Long styloid process explains the pathogenesis of Eagle’s syndrome due to the low incidence of symptoms alone is not sufficient. Surgical procedures such as tonsillectomy and local chronic irritations of the stylohyoid cause reactive ossifying hyperplasia of the complex [9] . It has been claimed that. In our case, there is tonsil operation in the patient’s history. Among the differential diagnoses of Eagle’s syndrome, cervical myofascial pain syndrome, migraine, neuralgias (trigeminal, glossopharyngeal, nervusintermedius), nasopharyngeal mass/lesion, tonsillitis, otitis, causing neck pain degenerative diseases, psychosomatic diseases, vascular disorders (atherosclerosis), laryngopharyngealdysesthesia, sphenopalatine ganglion neuralgia, chronic tonsillopharyngitis, hyoid bursitis, Sluder’s syndrome, histamine cephalgia, cluster headache, esophageal diverticulum, temporal arteritis, cervical spinal arthritis, benign or malignant neoplasms, dental induced pain and temporomandibular joint problems should be considered in the differential diagnosis. In order to distinguish Eagle’s syndrome from other conditions with similar symptoms, clinical diagnosis should be made. In general, 3 criteria have been determined: increasing with swallowing a characteristic blunt, persistent pain, palpable in the tonsillar fossa elongated styloid protrusion and panoramic film or styloid measured longer than 30 mm on computed tomography protrusion exists.

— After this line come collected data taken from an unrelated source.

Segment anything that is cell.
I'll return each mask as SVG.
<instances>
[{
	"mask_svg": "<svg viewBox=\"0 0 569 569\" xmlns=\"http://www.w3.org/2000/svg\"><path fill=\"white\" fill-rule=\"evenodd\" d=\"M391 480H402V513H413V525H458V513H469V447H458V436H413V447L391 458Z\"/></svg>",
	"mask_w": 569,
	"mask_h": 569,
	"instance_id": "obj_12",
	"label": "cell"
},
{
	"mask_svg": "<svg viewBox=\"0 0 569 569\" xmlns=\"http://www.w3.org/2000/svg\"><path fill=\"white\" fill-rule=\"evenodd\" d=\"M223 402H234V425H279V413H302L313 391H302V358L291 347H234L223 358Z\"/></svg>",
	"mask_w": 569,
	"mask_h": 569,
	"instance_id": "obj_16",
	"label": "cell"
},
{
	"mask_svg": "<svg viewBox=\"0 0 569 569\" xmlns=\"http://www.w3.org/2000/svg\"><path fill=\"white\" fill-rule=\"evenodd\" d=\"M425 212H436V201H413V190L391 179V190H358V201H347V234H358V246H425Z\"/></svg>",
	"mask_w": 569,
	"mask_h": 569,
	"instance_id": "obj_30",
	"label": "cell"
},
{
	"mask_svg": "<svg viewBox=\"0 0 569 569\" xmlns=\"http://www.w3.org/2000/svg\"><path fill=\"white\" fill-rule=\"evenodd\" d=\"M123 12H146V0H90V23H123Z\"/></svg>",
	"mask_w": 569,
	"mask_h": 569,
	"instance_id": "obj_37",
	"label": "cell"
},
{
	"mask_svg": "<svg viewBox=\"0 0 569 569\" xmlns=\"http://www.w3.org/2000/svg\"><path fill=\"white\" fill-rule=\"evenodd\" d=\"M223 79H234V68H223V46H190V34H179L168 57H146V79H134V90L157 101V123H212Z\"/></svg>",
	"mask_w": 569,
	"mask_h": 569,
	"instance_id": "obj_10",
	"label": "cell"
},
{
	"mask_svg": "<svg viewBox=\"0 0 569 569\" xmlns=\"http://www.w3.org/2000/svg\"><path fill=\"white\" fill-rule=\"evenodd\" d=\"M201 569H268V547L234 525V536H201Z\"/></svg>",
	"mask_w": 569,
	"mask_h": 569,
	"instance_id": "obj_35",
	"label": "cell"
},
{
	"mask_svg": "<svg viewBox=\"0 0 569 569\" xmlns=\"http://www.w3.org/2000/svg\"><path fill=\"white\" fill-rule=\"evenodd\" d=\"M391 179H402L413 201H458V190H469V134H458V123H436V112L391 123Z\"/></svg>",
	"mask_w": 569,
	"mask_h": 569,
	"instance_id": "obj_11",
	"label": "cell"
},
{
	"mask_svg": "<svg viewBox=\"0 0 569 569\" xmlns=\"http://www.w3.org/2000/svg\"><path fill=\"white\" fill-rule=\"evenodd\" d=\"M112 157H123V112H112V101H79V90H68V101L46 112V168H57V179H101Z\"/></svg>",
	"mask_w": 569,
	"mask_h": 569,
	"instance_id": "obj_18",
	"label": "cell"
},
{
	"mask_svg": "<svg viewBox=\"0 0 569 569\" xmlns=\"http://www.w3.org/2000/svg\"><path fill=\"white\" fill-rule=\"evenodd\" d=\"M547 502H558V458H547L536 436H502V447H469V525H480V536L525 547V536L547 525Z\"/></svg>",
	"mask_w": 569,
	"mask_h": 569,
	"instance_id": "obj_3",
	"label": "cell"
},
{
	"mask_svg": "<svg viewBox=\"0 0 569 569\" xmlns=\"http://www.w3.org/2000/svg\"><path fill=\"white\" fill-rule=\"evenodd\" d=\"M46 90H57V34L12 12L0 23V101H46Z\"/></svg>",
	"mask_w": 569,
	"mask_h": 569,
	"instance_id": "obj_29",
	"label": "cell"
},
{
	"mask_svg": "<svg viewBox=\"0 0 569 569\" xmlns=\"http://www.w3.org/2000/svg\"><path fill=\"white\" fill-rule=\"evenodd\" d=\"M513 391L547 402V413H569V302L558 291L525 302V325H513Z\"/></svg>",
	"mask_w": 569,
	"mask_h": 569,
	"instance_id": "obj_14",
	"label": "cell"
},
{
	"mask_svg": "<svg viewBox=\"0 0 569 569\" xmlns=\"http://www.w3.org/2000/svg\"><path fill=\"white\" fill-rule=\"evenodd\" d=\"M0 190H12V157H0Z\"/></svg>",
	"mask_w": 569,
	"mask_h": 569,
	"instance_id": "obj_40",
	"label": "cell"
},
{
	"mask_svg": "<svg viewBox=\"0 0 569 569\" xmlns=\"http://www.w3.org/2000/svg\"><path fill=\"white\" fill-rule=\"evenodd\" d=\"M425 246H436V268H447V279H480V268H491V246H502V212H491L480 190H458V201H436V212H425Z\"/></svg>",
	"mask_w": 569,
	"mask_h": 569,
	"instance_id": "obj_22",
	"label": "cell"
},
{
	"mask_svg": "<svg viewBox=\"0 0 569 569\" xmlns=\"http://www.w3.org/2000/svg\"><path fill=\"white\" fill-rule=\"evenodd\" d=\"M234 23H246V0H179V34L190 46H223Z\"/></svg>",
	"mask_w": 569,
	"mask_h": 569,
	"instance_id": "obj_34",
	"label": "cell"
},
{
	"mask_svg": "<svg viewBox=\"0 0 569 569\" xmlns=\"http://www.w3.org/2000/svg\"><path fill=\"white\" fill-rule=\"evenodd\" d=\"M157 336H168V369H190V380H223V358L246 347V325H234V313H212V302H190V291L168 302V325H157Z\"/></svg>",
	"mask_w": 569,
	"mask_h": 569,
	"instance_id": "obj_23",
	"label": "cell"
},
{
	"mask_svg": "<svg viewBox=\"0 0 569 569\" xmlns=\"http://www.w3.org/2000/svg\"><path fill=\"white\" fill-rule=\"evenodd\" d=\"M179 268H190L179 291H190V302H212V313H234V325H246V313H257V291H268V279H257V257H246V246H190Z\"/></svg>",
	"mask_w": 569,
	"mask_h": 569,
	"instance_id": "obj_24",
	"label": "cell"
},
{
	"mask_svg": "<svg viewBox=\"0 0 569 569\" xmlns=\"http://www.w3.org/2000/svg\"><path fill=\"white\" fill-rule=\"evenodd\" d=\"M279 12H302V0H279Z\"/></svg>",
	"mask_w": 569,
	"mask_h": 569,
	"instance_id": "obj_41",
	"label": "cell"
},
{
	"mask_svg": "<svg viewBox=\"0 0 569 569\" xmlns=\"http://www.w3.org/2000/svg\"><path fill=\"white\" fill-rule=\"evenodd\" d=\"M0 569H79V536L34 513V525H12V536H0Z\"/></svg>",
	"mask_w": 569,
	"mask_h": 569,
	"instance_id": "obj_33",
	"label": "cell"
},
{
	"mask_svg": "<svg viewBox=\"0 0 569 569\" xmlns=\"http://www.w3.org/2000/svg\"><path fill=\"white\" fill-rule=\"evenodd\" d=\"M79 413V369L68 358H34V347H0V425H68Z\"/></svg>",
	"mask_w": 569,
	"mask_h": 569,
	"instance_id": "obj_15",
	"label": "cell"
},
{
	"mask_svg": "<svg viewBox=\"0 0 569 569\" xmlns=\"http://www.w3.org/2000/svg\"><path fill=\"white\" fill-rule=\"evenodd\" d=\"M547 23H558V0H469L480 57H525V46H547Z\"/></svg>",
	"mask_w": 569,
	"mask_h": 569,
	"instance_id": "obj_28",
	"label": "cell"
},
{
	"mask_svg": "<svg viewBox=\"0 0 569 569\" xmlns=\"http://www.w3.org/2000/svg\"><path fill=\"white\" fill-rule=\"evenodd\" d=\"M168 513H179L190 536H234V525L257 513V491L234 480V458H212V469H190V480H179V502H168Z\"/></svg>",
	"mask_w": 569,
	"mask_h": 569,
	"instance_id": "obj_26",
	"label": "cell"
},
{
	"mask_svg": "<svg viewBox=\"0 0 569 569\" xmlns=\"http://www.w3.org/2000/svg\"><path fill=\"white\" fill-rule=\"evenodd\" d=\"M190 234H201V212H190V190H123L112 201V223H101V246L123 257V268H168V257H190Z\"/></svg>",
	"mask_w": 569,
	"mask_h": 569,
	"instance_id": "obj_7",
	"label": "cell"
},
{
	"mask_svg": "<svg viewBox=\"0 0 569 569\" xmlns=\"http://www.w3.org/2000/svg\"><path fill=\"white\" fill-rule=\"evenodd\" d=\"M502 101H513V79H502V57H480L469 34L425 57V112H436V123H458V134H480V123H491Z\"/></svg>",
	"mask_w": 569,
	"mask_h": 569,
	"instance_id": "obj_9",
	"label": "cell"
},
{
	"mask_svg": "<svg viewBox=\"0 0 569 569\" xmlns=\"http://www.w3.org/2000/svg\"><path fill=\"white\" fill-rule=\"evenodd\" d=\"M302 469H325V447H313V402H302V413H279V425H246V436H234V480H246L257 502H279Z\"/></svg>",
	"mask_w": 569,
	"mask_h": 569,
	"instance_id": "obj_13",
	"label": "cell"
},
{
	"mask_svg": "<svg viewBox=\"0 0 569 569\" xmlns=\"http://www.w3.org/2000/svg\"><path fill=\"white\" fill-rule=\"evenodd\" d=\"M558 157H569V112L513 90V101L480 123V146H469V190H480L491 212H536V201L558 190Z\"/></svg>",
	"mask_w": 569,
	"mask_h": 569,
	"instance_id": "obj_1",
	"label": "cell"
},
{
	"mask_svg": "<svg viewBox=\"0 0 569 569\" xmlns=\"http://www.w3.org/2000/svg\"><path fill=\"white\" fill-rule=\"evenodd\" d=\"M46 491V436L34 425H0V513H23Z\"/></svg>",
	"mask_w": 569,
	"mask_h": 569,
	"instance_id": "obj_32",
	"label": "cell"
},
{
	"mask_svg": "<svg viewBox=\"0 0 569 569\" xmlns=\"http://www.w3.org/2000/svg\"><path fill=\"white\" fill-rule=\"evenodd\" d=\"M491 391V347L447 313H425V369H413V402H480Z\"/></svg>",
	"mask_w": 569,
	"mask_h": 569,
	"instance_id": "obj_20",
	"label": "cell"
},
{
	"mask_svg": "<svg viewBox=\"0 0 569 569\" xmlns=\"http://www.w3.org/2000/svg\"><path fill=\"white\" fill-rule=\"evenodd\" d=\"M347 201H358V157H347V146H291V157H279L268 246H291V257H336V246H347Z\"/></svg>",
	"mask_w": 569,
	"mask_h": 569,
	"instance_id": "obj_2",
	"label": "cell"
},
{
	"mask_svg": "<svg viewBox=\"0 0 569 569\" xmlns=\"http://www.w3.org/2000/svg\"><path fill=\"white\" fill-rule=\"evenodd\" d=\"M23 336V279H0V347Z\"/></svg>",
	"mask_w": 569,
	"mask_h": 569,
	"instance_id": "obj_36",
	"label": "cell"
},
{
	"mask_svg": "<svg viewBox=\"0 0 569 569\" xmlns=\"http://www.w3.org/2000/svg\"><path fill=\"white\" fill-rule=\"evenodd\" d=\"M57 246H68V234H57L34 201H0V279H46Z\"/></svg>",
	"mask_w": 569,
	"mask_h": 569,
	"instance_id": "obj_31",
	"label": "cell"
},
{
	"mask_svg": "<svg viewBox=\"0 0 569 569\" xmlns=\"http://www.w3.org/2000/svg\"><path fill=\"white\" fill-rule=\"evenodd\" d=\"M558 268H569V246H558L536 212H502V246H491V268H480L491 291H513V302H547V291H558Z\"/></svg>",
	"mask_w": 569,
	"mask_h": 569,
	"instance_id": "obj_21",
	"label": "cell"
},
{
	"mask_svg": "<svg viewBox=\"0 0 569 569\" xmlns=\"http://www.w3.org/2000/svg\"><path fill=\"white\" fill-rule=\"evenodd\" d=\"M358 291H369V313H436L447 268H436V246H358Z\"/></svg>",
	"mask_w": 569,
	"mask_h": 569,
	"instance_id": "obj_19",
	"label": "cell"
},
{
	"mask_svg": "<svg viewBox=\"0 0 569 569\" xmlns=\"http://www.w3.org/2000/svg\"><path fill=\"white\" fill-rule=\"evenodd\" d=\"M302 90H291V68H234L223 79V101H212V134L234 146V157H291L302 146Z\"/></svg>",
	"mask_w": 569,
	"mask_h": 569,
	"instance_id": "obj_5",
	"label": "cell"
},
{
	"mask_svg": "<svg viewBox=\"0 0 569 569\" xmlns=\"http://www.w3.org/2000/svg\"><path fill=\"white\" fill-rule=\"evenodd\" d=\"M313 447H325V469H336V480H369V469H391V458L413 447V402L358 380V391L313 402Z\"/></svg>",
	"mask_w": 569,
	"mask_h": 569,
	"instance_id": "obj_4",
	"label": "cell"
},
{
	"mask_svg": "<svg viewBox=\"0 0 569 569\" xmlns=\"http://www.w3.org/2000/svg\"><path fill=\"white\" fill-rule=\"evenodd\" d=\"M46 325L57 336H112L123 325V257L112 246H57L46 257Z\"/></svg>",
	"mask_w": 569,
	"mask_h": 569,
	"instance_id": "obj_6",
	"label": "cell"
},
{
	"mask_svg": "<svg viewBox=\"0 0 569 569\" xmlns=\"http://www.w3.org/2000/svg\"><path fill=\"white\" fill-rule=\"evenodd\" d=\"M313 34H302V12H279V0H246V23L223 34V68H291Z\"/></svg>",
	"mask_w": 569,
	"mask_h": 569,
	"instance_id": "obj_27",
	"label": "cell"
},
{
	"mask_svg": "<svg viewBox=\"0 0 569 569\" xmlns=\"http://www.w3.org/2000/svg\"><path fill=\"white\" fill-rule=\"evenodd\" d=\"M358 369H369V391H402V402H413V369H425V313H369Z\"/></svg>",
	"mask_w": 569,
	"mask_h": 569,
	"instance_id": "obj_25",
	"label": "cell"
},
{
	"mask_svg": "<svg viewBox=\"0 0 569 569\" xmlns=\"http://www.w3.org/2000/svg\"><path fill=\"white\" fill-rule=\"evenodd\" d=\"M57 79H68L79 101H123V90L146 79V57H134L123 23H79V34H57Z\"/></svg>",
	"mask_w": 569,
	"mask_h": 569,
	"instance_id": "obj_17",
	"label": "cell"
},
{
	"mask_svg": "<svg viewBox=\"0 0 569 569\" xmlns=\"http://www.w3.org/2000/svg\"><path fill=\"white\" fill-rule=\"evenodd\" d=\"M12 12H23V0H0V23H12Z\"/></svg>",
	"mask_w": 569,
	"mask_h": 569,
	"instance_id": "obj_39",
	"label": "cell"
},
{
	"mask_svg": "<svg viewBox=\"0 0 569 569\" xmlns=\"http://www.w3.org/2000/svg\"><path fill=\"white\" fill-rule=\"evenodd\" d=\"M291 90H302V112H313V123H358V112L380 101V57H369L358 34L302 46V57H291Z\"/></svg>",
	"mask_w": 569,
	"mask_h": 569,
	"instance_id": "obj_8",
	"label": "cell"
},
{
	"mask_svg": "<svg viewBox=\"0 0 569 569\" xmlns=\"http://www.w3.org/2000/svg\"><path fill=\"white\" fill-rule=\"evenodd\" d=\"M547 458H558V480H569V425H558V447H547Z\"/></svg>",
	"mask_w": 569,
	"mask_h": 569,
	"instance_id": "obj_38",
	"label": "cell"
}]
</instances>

In our case styloid processes identified by cone-beam computed tomography, precise lengths are tapered measured by beam computed tomography.
Although the treatment of Eagle’s syndrome varies according to the degree of discomfort of the patient, in most cases it is surgical resection [3] . In our case, after surgical resection the patient’s symptoms improved.
4. Conclusion
As a result, CT was requested from the patient who applied to our clinic with complaints of difficulty in swallowing and sore throat. The patient was diagnosed with Eagle syndrome. We see it a lot in patients who apply to our clinic with such pain. Therefore, it is difficult to diagnose Eagle’s syndrome. For this, a wide anamnesis should be taken from the patient and the diagnosis should be confirmed by computed tomography 3D reconstruction. For this, a wide anamnesis should be taken from the patient and the diagnosis should be confirmed by computed tomography 3D reconstruction.